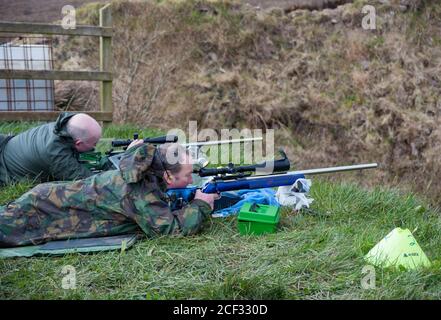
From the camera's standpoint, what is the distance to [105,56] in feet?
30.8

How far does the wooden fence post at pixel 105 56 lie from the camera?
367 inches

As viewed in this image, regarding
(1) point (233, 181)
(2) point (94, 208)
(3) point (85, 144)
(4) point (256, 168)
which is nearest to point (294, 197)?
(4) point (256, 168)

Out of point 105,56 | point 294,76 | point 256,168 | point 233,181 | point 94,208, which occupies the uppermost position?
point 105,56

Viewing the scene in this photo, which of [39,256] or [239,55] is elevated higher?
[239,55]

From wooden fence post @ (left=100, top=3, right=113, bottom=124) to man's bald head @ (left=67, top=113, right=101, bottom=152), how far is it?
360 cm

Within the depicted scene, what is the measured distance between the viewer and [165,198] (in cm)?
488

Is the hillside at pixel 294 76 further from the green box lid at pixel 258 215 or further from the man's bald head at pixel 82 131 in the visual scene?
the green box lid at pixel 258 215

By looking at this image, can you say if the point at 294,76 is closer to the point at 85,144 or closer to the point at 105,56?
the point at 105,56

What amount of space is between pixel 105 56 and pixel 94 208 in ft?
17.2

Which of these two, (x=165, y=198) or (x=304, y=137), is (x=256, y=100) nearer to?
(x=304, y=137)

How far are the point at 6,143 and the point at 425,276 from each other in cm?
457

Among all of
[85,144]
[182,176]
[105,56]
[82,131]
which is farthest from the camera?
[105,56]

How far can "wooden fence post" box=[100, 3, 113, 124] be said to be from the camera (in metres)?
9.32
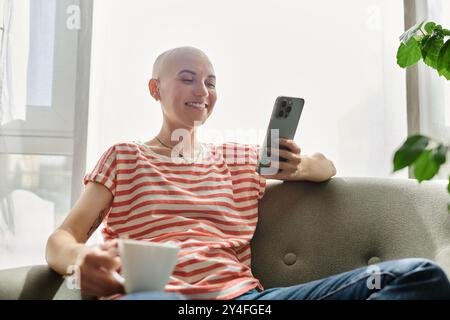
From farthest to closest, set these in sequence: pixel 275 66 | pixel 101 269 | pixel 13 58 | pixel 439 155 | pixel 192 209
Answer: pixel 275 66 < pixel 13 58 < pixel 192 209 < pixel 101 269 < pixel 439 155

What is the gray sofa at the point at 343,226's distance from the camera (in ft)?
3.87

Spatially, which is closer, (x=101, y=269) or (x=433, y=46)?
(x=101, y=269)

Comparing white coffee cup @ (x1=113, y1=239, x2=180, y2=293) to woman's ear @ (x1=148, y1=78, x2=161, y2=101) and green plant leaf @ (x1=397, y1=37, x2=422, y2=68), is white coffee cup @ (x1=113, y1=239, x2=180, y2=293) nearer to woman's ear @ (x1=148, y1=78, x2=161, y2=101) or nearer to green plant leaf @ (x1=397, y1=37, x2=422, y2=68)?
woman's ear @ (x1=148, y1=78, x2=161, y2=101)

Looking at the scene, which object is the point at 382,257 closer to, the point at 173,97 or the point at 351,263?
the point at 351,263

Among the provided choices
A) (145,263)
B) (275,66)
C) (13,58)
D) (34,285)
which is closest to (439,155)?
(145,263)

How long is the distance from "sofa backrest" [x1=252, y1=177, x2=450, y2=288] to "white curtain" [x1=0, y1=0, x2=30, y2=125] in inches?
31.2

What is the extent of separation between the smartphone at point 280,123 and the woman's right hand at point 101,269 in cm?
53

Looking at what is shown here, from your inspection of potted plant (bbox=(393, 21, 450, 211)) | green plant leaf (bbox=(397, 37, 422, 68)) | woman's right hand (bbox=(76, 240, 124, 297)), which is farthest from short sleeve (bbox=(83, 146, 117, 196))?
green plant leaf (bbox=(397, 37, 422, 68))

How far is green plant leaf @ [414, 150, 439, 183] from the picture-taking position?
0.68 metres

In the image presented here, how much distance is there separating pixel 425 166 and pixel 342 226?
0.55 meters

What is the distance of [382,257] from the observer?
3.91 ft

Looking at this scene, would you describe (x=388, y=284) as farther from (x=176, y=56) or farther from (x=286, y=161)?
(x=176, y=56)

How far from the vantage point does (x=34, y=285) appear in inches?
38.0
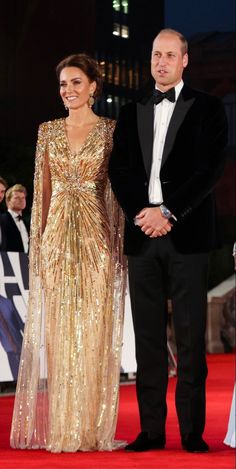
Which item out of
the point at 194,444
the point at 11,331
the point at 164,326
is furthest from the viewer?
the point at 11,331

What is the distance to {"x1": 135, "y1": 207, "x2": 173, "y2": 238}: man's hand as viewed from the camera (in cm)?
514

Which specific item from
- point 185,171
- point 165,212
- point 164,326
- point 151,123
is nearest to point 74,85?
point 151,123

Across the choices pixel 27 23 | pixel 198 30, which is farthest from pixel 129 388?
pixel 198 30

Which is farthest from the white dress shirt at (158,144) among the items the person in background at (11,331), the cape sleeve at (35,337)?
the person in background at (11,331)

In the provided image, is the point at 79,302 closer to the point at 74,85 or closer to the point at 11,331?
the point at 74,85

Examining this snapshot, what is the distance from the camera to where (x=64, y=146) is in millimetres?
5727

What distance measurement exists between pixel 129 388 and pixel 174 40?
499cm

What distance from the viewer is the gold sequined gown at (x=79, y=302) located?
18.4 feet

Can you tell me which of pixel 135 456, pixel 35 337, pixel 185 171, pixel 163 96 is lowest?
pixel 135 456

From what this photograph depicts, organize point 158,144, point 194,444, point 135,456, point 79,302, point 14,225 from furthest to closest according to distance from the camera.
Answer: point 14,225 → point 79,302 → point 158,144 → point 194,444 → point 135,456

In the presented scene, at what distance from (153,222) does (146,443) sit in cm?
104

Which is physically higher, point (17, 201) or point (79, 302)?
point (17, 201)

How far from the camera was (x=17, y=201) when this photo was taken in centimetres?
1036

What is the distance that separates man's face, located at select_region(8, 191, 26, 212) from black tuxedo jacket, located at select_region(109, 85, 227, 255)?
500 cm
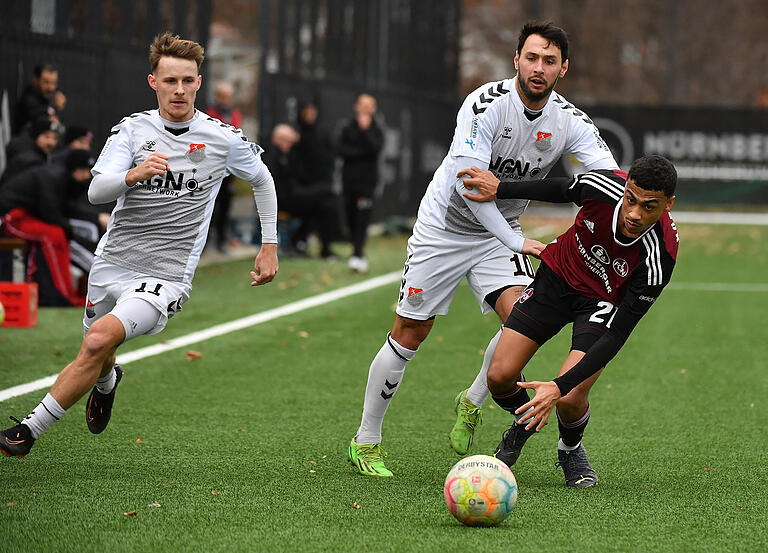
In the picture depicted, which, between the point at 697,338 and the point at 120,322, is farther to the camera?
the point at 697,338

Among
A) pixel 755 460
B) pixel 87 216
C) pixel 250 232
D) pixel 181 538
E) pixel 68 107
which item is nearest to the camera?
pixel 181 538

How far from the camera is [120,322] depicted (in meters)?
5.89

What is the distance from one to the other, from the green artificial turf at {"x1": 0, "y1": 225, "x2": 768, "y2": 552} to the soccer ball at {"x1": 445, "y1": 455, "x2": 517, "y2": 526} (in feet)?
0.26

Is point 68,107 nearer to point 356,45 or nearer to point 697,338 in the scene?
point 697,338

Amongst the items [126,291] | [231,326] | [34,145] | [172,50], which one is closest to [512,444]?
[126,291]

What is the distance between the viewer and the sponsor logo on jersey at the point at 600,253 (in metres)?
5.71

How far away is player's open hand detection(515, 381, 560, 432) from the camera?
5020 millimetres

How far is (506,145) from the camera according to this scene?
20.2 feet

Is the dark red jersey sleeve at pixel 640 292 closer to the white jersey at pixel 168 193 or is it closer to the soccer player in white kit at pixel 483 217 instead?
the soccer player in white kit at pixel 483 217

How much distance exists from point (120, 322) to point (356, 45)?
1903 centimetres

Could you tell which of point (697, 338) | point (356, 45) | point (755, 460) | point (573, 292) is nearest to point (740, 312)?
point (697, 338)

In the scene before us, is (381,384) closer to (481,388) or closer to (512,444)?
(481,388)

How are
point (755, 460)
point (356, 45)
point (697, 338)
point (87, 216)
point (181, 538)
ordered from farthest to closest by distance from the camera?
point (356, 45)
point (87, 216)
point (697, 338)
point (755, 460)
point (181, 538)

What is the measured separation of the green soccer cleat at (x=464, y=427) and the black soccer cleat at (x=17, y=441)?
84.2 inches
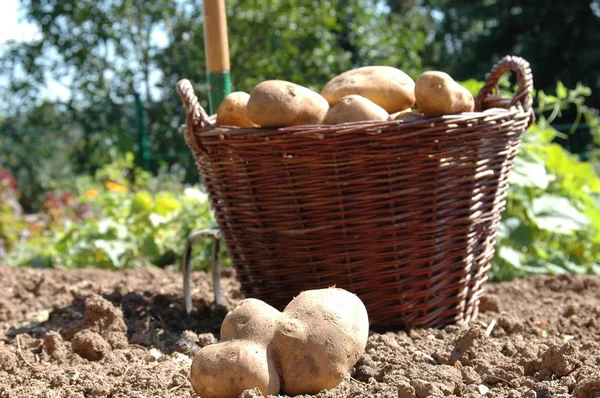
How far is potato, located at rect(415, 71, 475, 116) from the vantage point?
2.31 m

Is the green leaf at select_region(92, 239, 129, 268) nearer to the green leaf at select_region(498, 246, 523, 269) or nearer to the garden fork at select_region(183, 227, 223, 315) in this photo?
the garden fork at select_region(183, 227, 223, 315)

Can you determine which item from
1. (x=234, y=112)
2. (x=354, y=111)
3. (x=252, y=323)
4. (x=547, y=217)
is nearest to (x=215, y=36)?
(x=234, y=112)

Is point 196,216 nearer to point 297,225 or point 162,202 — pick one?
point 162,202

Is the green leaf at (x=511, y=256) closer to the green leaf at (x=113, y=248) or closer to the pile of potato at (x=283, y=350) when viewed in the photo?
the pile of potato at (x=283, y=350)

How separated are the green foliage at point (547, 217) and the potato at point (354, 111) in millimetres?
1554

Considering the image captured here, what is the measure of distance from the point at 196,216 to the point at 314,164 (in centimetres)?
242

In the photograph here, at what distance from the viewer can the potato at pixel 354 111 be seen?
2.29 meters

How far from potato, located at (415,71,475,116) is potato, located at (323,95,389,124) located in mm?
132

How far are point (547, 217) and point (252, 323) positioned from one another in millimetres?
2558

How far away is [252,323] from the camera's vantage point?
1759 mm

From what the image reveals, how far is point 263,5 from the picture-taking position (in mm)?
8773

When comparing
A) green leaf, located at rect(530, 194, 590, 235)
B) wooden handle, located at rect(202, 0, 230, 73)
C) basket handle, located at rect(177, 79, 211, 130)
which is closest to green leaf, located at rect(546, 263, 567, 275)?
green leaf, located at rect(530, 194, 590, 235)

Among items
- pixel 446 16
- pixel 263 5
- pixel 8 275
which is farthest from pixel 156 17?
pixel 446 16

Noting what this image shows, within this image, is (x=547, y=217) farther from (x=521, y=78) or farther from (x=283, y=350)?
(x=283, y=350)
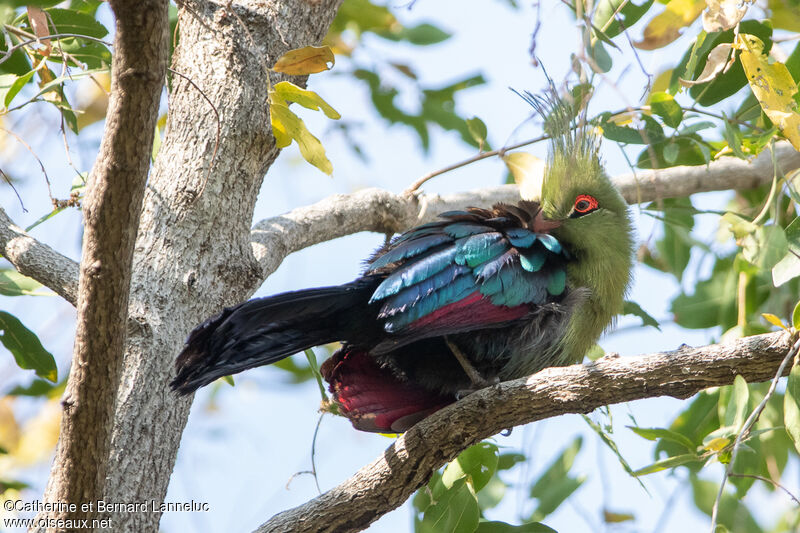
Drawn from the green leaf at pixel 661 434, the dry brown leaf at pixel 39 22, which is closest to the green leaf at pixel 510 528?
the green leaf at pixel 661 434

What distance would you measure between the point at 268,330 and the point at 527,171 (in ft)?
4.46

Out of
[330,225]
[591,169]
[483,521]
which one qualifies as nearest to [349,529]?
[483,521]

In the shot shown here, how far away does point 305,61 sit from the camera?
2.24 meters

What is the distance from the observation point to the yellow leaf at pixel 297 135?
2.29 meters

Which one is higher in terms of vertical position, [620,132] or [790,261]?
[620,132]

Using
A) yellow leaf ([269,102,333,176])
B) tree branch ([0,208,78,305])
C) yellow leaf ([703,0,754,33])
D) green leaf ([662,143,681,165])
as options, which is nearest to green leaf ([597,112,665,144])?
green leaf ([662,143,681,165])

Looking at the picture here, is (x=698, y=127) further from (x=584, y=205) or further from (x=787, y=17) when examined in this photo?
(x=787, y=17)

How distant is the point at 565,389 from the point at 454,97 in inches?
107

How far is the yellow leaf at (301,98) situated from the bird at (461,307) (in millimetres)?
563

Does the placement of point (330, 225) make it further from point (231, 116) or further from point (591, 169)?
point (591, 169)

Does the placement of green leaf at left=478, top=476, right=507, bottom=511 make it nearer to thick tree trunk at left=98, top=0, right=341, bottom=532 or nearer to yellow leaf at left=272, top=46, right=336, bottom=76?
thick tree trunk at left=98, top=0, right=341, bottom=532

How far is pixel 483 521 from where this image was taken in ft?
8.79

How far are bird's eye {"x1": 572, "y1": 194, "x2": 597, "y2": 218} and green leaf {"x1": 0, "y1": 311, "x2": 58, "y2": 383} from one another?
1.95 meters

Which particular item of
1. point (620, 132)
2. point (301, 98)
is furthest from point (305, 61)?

## [Exercise task]
Return the lines beginning at the one that contains "Drawn from the" and continuing through the last line of the data, exactly as they stand and without any others.

## [Written solution]
Drawn from the green leaf at pixel 661 434, the dry brown leaf at pixel 39 22, which is closest to the green leaf at pixel 510 528?
the green leaf at pixel 661 434

What distance would you measure between the point at 268,330 and the point at 527,171 (in ft)?
4.46

Out of
[330,225]
[591,169]
[483,521]
which one qualifies as nearest to [349,529]?
[483,521]

In the shot shown here, how far away does point 305,61 sit from the camera?
2.24 meters

What is the distance from the observation point to the yellow leaf at pixel 297 135?
2.29 meters

Which one is higher in terms of vertical position, [620,132] or [790,261]?
[620,132]

Using
A) yellow leaf ([269,102,333,176])
B) tree branch ([0,208,78,305])
C) yellow leaf ([703,0,754,33])
D) green leaf ([662,143,681,165])
as options, which is nearest to green leaf ([597,112,665,144])?
green leaf ([662,143,681,165])

Looking at the picture here, is (x=698, y=127) further from (x=584, y=205) or further from (x=787, y=17) when examined in this photo?
(x=787, y=17)

How distant is the point at 565,389 from the point at 454,97 in inches?
107

How far is the yellow leaf at (301,98) situated from the bird at (461,307) (in millimetres)?
563

Does the placement of point (330, 225) make it further from point (231, 116) or further from point (591, 169)?
point (591, 169)

Does the placement of green leaf at left=478, top=476, right=507, bottom=511 make it nearer to thick tree trunk at left=98, top=0, right=341, bottom=532 or nearer to yellow leaf at left=272, top=46, right=336, bottom=76?
thick tree trunk at left=98, top=0, right=341, bottom=532

How far is pixel 483 521 from where this image was taken in ft?
8.79

How far are bird's eye {"x1": 572, "y1": 194, "x2": 597, "y2": 218} and green leaf {"x1": 0, "y1": 311, "x2": 58, "y2": 383} from one another?
1.95 meters

Which particular item of
1. point (620, 132)
2. point (301, 98)
is furthest from point (305, 61)?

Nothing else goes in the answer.